肺癌が死亡率第一位になります。健康には最大の問題です。

CT検診によれば1cm以下の微小肺癌が発見されます。偉大な進歩です。

CTで数mmの「癌」を切除してみると、結構癌でない病変が混在します。無駄な手術が増えるという危険もあります。

一方、早期のスリガラス状陰影は他の方法で発見できないのも事実です。

最新鋭の機械による検診は、非常に良いように思えます。検診業者も勧めます。
マスコミはすごいと持ち上げます。マスコミにだまされてはいけません。

2006年有効性評価に基づく肺がん検診ガイドライが発表されました。

そこでの結論です。「以上より、低線量CT 検診に関しては、現状では 証拠が不十分であると判断される。」

アメリカでも「1970 年代に米国を中心に行われ た4 報の無作為化比較対照試験の成績でいずれも検診の成績を否定する結果が報告されて以来、 肺がん検診に関係する研究は諸外国からはほとんど報告されないようになった。」

最近でも、アメリカ政府も低線量CTによる肺癌死亡率減少効果を熱心に研究していますが、良い結果は出ません。

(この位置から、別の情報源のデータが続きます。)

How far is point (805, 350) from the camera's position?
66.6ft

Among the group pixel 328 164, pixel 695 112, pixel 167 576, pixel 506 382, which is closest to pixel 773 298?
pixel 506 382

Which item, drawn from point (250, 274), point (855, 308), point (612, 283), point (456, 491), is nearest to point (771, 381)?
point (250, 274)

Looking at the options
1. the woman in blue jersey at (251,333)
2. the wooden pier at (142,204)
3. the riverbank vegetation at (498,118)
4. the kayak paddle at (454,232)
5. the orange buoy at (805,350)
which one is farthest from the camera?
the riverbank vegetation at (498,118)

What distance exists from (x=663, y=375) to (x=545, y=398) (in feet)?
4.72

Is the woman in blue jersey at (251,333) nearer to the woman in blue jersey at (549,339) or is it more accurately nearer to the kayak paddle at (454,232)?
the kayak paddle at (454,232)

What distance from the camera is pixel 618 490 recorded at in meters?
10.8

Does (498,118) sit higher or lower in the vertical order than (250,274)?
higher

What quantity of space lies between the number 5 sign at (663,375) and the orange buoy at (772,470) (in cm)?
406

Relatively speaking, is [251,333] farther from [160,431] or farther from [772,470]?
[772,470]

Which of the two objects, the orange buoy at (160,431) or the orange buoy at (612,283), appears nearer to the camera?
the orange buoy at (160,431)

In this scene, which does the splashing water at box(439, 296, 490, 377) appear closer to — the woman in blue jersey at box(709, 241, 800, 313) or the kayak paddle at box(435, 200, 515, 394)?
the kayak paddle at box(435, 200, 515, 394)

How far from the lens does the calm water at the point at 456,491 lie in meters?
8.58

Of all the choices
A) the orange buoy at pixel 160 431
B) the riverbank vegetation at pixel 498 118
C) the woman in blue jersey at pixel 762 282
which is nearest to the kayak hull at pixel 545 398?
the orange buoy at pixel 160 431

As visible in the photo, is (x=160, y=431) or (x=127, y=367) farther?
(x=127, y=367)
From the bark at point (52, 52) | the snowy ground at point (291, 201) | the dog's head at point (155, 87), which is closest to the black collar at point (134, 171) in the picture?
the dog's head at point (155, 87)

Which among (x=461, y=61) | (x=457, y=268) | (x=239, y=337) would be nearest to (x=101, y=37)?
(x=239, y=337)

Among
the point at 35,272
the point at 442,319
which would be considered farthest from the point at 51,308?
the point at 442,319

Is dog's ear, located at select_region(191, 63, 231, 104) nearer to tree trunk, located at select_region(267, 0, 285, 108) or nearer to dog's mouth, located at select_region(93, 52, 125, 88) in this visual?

「低線量CT 検診に関しては、死亡率減少効果に関する直接的証拠として1970 年代に行われた Mayo Lung Project と比較した報告が1 報だけで、信頼性の高い研究はいまだ報告されていない。」

日本の研究ではほぼ同じ結果ですが、はっきりした有効性は宣言できません。

しかし、被爆によるマイナスも無く、「X 線被曝によるがん罹患の過剰生涯リスクは、バックグラウン ドのリスクの大きさと比較しても、極めて小さいと考えられる。」

何でも最先端の高価な機械を振りかざして、最新治療・最新診断を追及すれば良いとは限りません。限界をわきまえたプロの利用が重要です。CT自体はきわめて有用な機械です。

結論
CT検診は死亡率減少に寄与する証拠はないので、現時点では推奨できません。

肺癌死亡率低下のもっとも有効な対処は、もちろん禁煙です。

ヘビースモーカーには旧来の喀痰細胞診とレントゲンの組み合わせの安い市町村の行う検診の方が、ある程度の有効性がありますのでお勧めですが、禁煙の方が重要です。

閑話休題
「禁煙を勧めるのは、嗜好の自由に対するファッショだ。」とは筑紫哲也氏の口癖でした。
わけのわからない、ダイオキシン有害説を振りまく立花隆氏と仲が良く、二人でよくテレビ画面上で喫煙していました。 最後まで、タバコ会社のテレビCMをニュース23で流していました。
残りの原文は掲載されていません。